● Aim: Lay out the lines from the one with "From the vantage" through the end of the rows as a Markdown table with the columns No. and Line, numbering each line and dropping blank lines. Leave the pictures out of the table.

[Items from a data source]
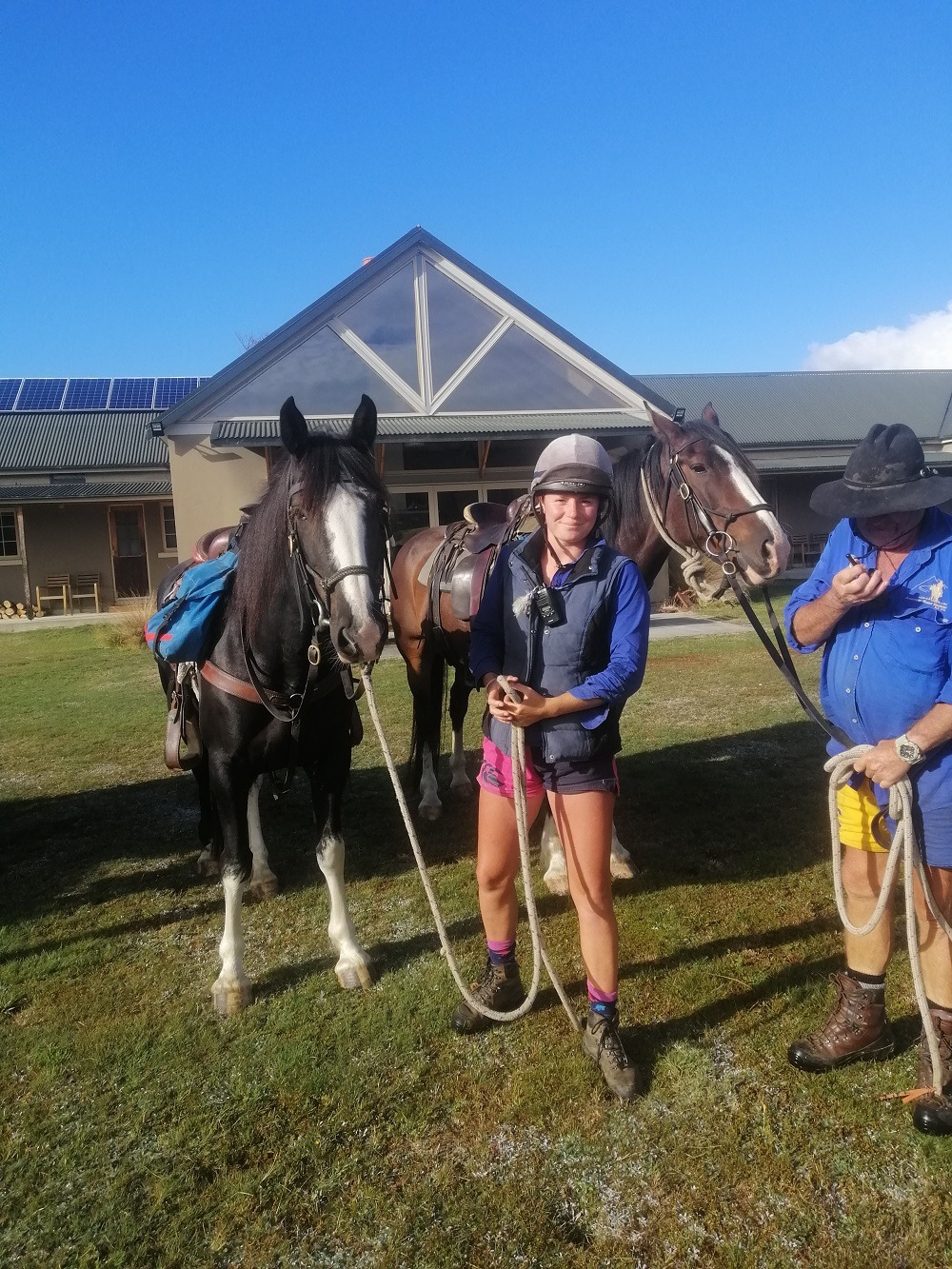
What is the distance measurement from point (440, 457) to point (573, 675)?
1325 centimetres

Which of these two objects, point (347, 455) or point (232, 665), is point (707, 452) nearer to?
point (347, 455)

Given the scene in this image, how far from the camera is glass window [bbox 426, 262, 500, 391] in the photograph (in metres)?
13.6

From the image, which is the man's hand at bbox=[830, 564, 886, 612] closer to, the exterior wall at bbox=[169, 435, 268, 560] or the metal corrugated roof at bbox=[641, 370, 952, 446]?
the exterior wall at bbox=[169, 435, 268, 560]

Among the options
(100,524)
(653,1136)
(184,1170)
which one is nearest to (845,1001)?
(653,1136)

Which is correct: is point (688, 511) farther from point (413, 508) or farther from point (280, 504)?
point (413, 508)

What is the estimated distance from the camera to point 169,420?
13.2 metres

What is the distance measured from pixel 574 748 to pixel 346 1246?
58.0 inches

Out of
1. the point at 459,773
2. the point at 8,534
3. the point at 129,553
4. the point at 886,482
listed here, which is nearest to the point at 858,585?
the point at 886,482

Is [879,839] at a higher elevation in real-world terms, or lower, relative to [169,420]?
lower

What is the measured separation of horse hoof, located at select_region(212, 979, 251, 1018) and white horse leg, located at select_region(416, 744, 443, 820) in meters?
2.15

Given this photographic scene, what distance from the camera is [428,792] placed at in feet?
17.6

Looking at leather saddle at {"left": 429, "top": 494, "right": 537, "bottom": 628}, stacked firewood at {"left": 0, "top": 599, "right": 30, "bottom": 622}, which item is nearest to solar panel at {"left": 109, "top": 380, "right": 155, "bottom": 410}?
stacked firewood at {"left": 0, "top": 599, "right": 30, "bottom": 622}

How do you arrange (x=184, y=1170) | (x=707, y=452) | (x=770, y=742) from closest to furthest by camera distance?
(x=184, y=1170) → (x=707, y=452) → (x=770, y=742)

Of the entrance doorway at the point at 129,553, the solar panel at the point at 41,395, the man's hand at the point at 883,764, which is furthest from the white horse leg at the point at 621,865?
the solar panel at the point at 41,395
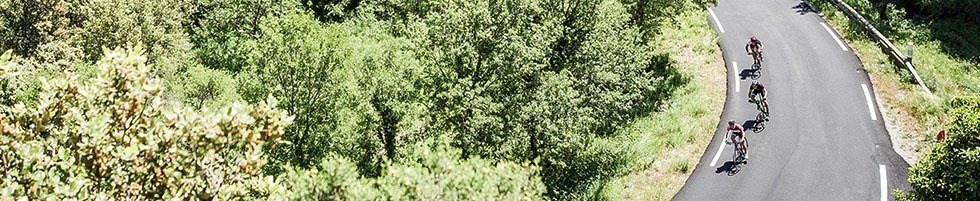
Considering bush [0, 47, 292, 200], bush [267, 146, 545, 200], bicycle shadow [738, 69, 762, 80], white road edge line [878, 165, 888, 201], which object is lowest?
white road edge line [878, 165, 888, 201]

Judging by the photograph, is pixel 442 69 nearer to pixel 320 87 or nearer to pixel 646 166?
pixel 320 87

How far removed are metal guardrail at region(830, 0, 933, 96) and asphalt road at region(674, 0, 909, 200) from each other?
153 cm

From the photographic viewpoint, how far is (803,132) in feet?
96.9

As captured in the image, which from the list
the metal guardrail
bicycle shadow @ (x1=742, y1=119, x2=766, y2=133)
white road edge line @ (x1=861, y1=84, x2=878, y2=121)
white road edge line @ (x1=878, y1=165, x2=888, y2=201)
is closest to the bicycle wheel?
bicycle shadow @ (x1=742, y1=119, x2=766, y2=133)

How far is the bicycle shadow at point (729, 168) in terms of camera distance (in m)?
27.2

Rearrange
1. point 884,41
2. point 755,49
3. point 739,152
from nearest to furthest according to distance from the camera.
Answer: point 739,152 → point 755,49 → point 884,41

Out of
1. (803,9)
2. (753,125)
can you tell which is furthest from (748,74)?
(803,9)

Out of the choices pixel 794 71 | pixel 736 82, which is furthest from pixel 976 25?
pixel 736 82

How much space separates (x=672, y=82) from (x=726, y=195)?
10.5 metres

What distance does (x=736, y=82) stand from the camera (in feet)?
112

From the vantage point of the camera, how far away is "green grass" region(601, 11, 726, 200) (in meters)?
27.6

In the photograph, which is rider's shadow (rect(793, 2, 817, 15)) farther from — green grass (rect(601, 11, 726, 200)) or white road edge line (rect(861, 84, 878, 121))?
white road edge line (rect(861, 84, 878, 121))

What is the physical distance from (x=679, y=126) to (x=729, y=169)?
13.8 ft

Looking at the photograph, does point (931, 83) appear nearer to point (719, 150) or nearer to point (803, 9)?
point (719, 150)
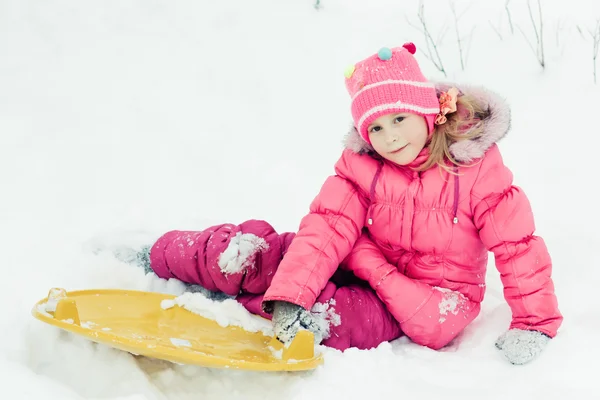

● Response below:
| No. | Line |
|---|---|
| 1 | From the vantage point of the camera, how far away is "green grass" region(601, 11, 726, 200) (in meters)? |
| 2 | 27.6 |
| 3 | In the photograph, which is rider's shadow (rect(793, 2, 817, 15)) farther from — green grass (rect(601, 11, 726, 200)) or white road edge line (rect(861, 84, 878, 121))? |
| 4 | white road edge line (rect(861, 84, 878, 121)) |
| 5 | What is the physical distance from (x=679, y=126) to (x=729, y=169)? |
| 6 | 13.8 ft |
| 7 | Looking at the photograph, does point (931, 83) appear nearer to point (719, 150) or nearer to point (803, 9)? |
| 8 | point (719, 150) |